#### [Extrait choisi]
****************

Prendre en main ses compétences et son parcours
« Le manager n’est plus aujourd’hui la personne la plus pertinente pour identifier les compétences de son équipe, n’hésite pas à déclarer Sonia Bonnet, directrice anticipation compétences pour le groupe Orange. Le véritable sachant, c’est le salarié. La ligne managériale n’a pas de visibilité sur ce que le collaborateur a fait auparavant ni sur les compétences qu’il exerce en dehors de l’entreprise dans le monde associatif ou encore sur ses envies profondes d’évolution. Quel que soit l’outil RH déployé pour consolider ces informations, il est souvent peu efficient pour sourcer rapidement des compétences en interne lorsqu’il s’agit de constituer en un temps record une équipe projet dans tel ou tel pays. Il n’est d’ailleurs plus rare pour les managers de consulter les profils des collaborateurs sur les réseaux sociaux professionnels externes pour mobiliser des compétences internes à l’entreprise. »

****************

#### [Données fournies]
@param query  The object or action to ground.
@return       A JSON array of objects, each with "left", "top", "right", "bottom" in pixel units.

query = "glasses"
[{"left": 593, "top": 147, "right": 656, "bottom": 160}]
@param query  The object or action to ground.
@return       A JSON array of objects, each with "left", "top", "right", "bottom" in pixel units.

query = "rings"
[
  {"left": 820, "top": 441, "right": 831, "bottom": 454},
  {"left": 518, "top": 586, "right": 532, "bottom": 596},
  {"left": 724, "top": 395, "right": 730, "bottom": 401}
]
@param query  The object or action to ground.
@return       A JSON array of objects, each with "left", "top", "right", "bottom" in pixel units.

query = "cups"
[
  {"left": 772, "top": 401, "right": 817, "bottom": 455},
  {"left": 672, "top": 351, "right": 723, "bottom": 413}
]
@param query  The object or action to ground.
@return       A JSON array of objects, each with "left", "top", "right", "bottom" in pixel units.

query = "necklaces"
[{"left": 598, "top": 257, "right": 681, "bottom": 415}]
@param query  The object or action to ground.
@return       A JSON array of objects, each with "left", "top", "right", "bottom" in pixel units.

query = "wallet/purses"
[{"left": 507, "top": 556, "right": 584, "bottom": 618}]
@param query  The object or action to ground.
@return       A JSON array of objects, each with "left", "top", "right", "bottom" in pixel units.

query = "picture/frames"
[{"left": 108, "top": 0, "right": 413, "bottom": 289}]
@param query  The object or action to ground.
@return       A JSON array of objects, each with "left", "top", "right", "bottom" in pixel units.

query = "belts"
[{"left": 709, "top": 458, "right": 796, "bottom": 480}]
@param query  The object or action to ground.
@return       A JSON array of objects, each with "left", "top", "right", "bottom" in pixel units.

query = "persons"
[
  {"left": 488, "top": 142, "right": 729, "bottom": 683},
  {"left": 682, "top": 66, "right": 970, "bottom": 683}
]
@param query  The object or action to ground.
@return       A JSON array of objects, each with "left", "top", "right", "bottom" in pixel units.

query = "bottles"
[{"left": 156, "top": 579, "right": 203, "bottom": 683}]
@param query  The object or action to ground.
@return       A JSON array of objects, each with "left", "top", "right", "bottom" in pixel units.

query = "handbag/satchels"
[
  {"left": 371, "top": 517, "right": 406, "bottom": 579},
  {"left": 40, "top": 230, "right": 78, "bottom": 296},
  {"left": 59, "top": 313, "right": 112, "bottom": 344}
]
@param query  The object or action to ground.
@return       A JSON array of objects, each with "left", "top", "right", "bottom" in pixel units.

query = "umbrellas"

****************

#### [Questions]
(a) D'après l'extrait sur les compétences des salariés, quel poste occupe Sonia Bonnet ?
(b) Dans l'extrait sur les compétences des salariés, relève toutes les choses sur lesquelles la ligne managériale n'a pas de visibilité.
(c) Reprends l'extrait sur les compétences des salariés là où il s'arrête, et poursuis-le.

#### [Réponses]
(a) Elle est directrice anticipation compétences pour le groupe Orange.

(b)
- Ce que le collaborateur a fait auparavant
- Les compétences qu'il exerce en dehors de l'entreprise, dans le monde associatif
- Ses envies profondes d'évolution

(c)
« La mesure de l’appétence est essentielle pour réussir à mobiliser des ressources internes qui ne demandent qu’à l’être”. Sonia Bonnet, directrice anticipation compétences pour le groupe @orange.
« Pour avoir une image instantanée du vivier de compétences, parfois dormantes, nous avons proposé à 65 000 salariés du groupe Orange dans 23 pays de répondre à 4 questions sur leur approche du big data. La décision de répondre à ces questions était libre, l’application disponible sur smartphone et l’analyse des réponses déconnectée du métier actuel de la personne. En deux jours, nous avons pu détecter et localiser géographiquement les compétences recherchées. Le plus important, en choisissant une participation proactive à cette cartographie, est de repérer qui a levé le doigt pour dire “j’ai ces compétences” et “je veux participer”. Cette mesure de l’appétence est aujourd’hui essentielle pour réussir à mobiliser des ressources internes qui ne demandent qu’à l’être, et que les outils RH traditionnels peinent à identifier ou à solliciter à bon escient. »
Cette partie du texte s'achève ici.